Excerpt provided -
Strip mining of open source can be interpreted as the appropriation of free software code for proprietary gain with no intention of feeding code changes back to the community. Open source software developers beware...
Marc Fleury, who created the successful "professional open source" software company, JBoss, is also an advocate of "free software" licensing. Speaking at the time of Sun's decision to release Java under the GNU General Public License (GPL), he said: “The GPL is the best of both worlds because, Stallman's political convictions aside, the GPL creates a very strong notion of 'intellectual property'", an assessment that Richard Stallman, the creator of the GPL, would have balked at, "and at the same time, Sun can still monetize their virtual machine with dual licensing."
More contentiously Fleury claimed that "IBM reacted negatively to the Sun announcement" that Java would be released under the GPL "because IBM's approach to open source is what we call 'strip mining', which is to let the open source community do things - then IBM comes and packages them, and adds proprietary code, and markets the result - witness WebSphere - so they have this dual strategy of proprietary products and low-end open source."
Freedom as a principle
It could be said that the GPL came into existence to prevent strip mining of open source, which can be interpreted as the appropriation of free software code for proprietary gain with no intention of feeding code changes back to the community. The part of the GPL licensing framework that achieves this is known to its friends as copyleft, and is represented by its enemies as "the viral nature of the GPL", and has been a major factor in the success of free software.
A subtext for this assertion is the spat that Stallman had with James Gosling, the creator of Java, back in the 1980s. The first GNU software was GNU Emacs, which first appeared in 1985, written by Stallman, but incorporating some code taken from Gosling's rewrite of Stallman's original MIT Emacs, in C for Unix.

What to work on -
Rewrite the stretch from "Freedom as a" through "C for Unix." in the text on strip mining of open source, changing "copyleft" to "share-alike".

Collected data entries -
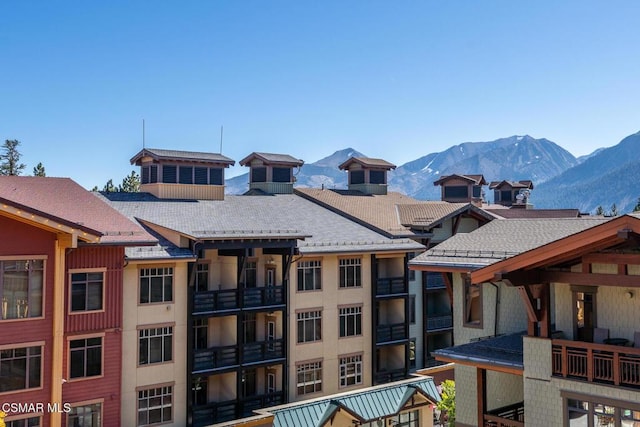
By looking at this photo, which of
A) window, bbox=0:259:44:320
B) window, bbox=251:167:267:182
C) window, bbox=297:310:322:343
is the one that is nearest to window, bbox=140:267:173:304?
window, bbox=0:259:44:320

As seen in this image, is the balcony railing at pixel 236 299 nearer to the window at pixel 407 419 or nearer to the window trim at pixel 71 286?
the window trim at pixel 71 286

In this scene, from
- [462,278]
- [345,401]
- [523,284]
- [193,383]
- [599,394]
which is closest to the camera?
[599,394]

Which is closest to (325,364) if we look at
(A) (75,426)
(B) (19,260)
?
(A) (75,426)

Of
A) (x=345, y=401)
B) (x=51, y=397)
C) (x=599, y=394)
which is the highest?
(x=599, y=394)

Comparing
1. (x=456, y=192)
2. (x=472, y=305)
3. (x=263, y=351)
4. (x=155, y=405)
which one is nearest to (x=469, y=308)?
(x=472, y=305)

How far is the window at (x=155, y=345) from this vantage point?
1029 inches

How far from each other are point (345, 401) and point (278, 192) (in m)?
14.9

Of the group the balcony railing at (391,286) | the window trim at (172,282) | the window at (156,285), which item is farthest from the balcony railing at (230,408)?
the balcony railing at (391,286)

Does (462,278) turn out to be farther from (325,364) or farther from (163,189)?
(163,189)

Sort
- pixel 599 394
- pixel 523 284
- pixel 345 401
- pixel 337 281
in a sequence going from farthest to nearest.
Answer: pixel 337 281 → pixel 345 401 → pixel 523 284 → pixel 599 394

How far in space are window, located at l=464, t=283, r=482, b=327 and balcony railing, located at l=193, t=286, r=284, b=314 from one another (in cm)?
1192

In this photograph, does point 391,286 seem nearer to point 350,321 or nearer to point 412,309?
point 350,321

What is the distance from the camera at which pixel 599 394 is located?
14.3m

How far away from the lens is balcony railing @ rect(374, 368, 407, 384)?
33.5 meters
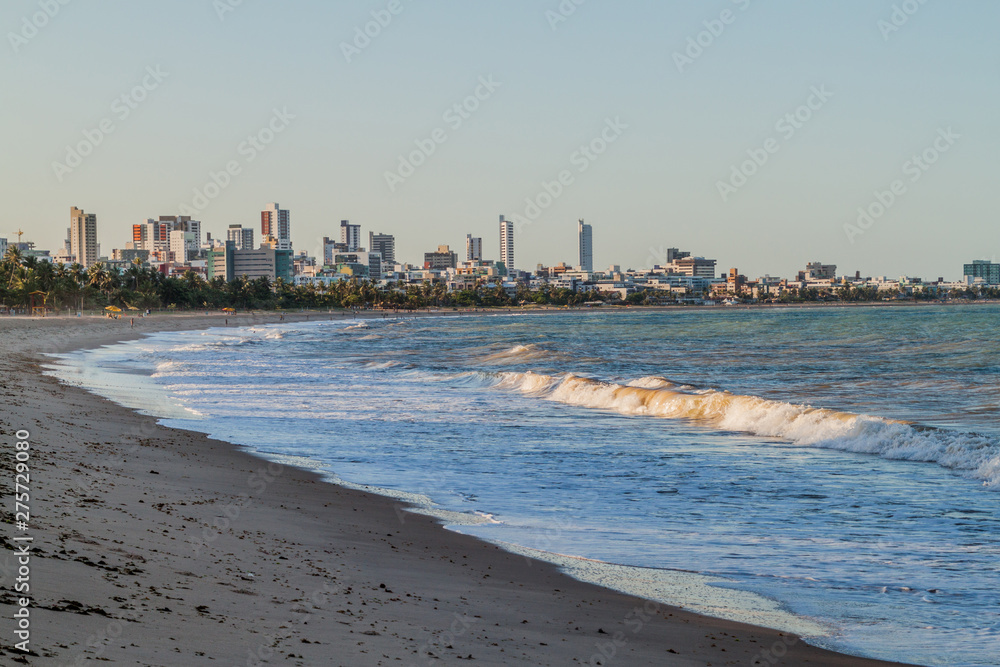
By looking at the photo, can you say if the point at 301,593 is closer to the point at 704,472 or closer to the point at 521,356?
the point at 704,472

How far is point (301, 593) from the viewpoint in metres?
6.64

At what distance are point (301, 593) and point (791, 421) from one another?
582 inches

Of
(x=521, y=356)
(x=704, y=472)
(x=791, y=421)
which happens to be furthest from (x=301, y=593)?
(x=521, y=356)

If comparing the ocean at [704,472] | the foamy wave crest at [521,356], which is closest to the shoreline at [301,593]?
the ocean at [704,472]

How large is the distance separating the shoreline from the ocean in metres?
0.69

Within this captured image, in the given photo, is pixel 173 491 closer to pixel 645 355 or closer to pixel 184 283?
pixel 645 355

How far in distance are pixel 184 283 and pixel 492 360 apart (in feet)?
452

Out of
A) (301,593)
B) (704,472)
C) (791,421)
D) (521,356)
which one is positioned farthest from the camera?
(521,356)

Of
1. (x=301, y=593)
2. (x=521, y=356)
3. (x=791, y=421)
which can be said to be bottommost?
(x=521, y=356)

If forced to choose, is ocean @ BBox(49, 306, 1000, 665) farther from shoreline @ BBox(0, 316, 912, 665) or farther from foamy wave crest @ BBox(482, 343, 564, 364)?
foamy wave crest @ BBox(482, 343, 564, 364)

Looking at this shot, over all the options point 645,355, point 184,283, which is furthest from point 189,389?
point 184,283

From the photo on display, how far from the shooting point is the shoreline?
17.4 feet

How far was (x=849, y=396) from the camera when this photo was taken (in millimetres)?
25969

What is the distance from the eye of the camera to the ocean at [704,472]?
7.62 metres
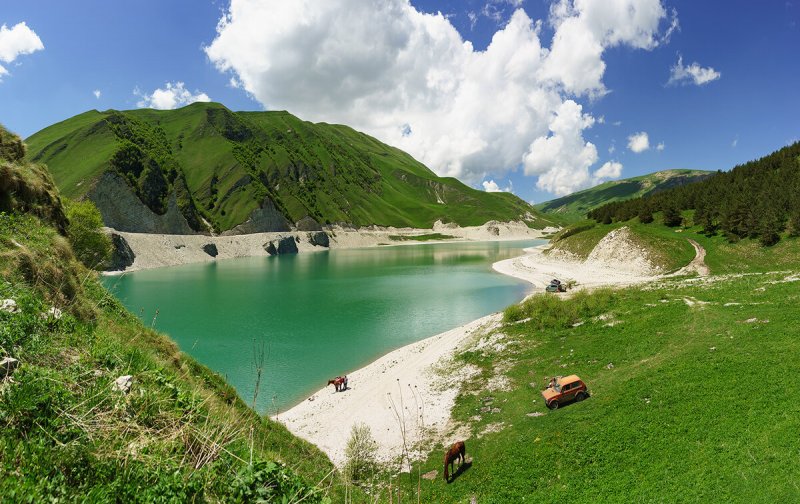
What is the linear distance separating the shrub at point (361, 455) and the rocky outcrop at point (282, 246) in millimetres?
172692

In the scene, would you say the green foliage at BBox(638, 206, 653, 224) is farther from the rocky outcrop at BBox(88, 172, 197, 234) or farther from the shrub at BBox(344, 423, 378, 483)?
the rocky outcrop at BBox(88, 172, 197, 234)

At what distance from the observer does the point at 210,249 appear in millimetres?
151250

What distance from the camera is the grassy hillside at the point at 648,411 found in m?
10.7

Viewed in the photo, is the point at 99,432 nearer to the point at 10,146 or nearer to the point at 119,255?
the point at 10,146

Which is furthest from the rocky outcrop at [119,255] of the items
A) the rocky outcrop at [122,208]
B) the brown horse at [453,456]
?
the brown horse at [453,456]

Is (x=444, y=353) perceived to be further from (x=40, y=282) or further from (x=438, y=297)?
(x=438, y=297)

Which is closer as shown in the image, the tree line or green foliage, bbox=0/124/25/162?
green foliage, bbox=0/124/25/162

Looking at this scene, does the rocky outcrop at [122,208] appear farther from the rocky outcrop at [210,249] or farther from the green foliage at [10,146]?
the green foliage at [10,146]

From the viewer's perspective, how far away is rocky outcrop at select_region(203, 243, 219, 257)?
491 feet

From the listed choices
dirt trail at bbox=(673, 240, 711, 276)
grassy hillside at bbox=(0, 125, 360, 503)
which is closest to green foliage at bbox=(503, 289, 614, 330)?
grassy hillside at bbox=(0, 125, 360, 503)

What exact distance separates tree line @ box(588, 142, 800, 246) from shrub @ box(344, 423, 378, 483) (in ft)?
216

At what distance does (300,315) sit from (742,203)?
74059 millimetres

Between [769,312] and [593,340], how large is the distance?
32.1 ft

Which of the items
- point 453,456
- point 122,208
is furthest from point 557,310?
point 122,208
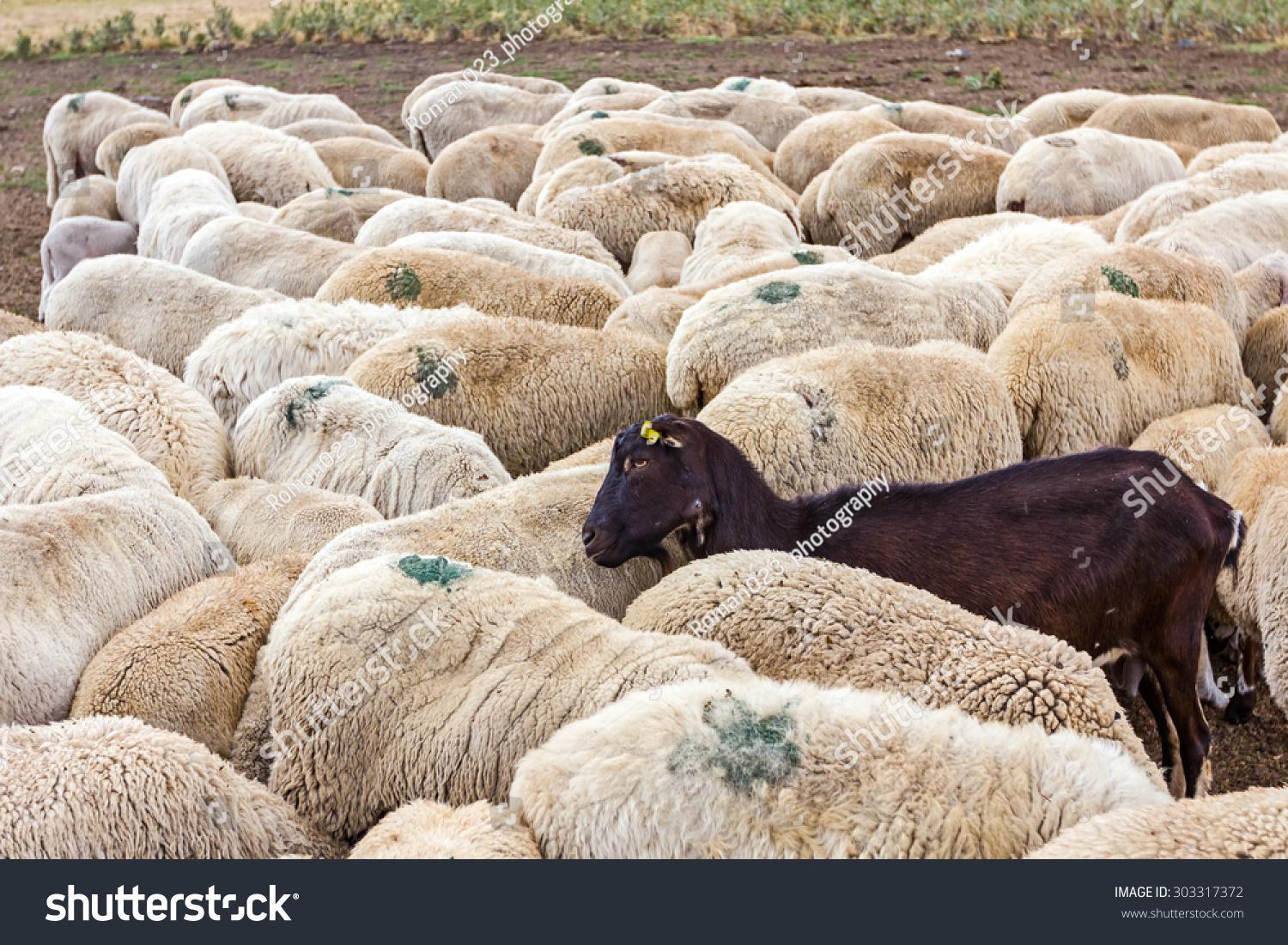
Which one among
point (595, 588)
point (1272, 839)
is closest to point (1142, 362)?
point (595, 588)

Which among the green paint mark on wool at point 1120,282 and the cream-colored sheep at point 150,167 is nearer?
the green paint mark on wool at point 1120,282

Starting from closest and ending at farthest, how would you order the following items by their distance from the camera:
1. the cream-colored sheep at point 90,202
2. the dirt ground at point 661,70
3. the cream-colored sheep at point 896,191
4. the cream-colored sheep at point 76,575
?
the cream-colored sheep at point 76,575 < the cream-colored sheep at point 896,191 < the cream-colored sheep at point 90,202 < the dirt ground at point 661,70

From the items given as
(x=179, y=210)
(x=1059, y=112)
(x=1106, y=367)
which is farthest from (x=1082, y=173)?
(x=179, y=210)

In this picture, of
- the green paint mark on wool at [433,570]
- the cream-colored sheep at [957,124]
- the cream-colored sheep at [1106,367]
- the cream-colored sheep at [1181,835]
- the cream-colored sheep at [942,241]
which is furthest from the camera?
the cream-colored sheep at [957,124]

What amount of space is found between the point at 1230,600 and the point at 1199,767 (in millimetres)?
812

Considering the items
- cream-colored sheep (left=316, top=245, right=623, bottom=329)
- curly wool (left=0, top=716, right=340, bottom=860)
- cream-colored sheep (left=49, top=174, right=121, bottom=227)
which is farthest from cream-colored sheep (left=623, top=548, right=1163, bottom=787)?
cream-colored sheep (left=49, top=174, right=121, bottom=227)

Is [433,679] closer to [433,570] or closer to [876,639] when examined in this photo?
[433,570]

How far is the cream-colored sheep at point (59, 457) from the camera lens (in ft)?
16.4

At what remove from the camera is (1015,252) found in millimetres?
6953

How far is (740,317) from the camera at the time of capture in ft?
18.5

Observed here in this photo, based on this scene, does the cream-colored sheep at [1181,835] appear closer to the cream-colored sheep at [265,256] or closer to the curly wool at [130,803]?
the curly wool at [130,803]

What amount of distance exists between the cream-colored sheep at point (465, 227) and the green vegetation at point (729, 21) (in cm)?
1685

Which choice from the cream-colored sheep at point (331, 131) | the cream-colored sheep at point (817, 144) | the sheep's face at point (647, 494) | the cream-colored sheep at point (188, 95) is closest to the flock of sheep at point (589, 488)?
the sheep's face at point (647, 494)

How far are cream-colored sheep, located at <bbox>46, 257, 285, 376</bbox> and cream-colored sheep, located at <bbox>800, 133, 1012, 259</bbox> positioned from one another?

Answer space -
Freedom as a principle
It could be said that the GPL came into existence to prevent strip mining of open source, which can be interpreted as the appropriation of free software code for proprietary gain with no intention of feeding code changes back to the community. The part of the GPL licensing framework that achieves this is known to its friends as share-alike, and is represented by its enemies as "the viral nature of the GPL", and has been a major factor in the success of free software.
A subtext for this assertion is the spat that Stallman had with James Gosling, the creator of Java, back in the 1980s. The first GNU software was GNU Emacs, which first appeared in 1985, written by Stallman, but incorporating some code taken from Gosling's rewrite of Stallman's original MIT Emacs, in C for Unix.